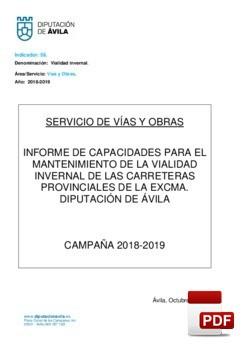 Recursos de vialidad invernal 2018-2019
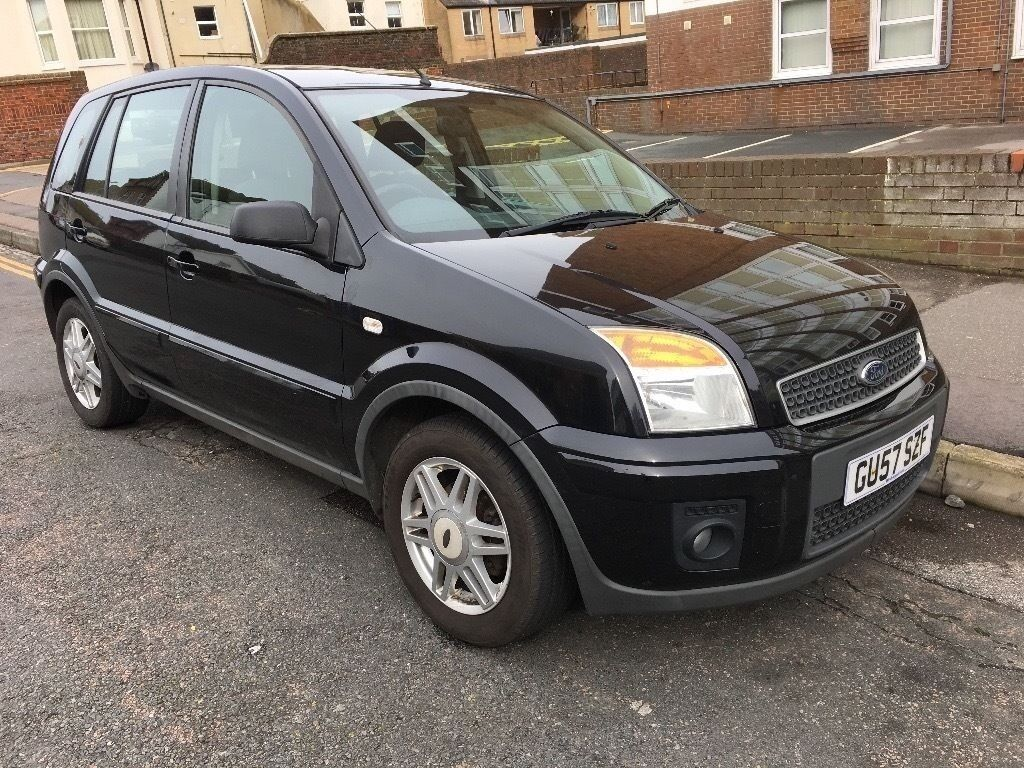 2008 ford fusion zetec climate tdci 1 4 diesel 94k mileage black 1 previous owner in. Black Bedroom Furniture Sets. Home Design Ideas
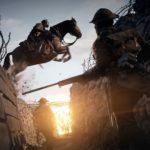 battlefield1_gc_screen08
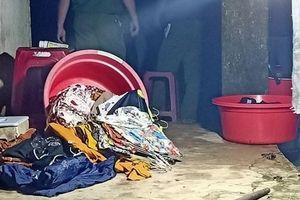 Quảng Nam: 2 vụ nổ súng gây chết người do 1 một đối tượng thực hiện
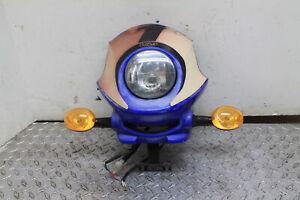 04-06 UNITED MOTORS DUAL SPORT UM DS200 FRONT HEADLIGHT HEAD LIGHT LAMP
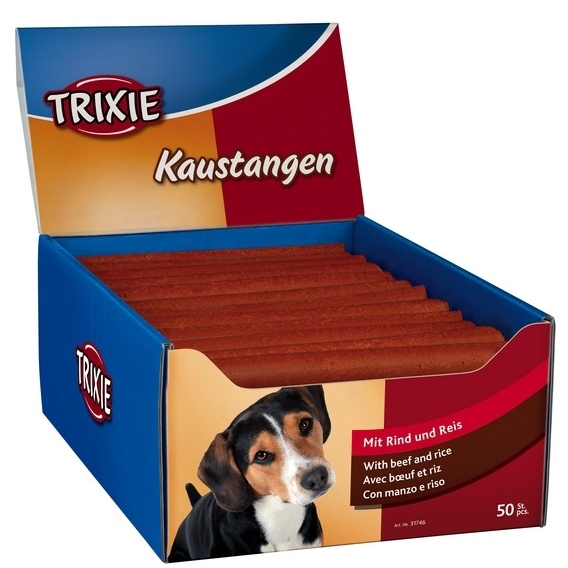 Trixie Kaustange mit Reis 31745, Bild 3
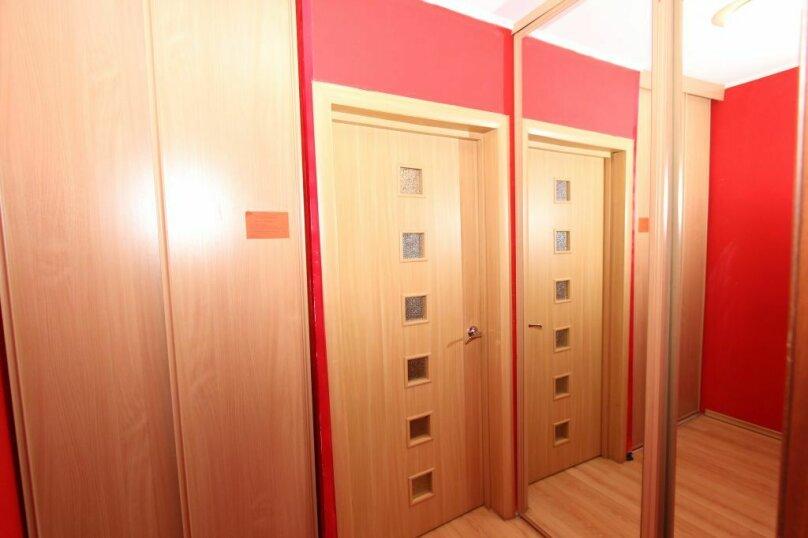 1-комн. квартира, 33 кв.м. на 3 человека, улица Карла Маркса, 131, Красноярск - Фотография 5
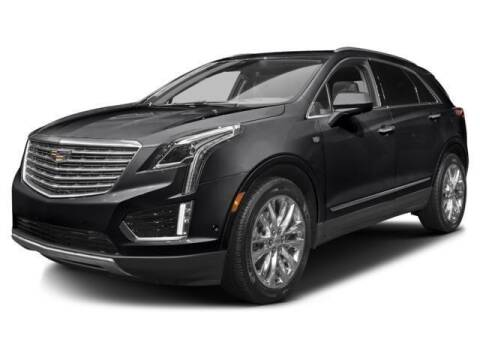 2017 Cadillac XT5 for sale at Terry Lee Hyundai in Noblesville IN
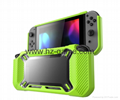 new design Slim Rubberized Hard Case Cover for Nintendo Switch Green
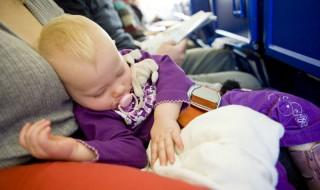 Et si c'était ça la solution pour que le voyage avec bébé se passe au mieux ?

===============

▶ **About this task**:
Give every entry again word for word; no images belong in the copy.

▶ **Exercise response**:
 Recursos de vialidad invernal 2018-2019
 2008 ford fusion zetec climate tdci 1 4 diesel 94k mileage black 1 previous owner in. Black Bedroom Furniture Sets. Home Design Ideas
 battlefield1_gc_screen08
 Quảng Nam: 2 vụ nổ súng gây chết người do 1 một đối tượng thực hiện
 04-06 UNITED MOTORS DUAL SPORT UM DS200 FRONT HEADLIGHT HEAD LIGHT LAMP
 Trixie Kaustange mit Reis 31745, Bild 3
 1-комн. квартира, 33 кв.м. на 3 человека, улица Карла Маркса, 131, Красноярск - Фотография 5
 2017 Cadillac XT5 for sale at Terry Lee Hyundai in Noblesville IN
 new design Slim Rubberized Hard Case Cover for Nintendo Switch Green
 Et si c'était ça la solution pour que le voyage avec bébé se passe au mieux ?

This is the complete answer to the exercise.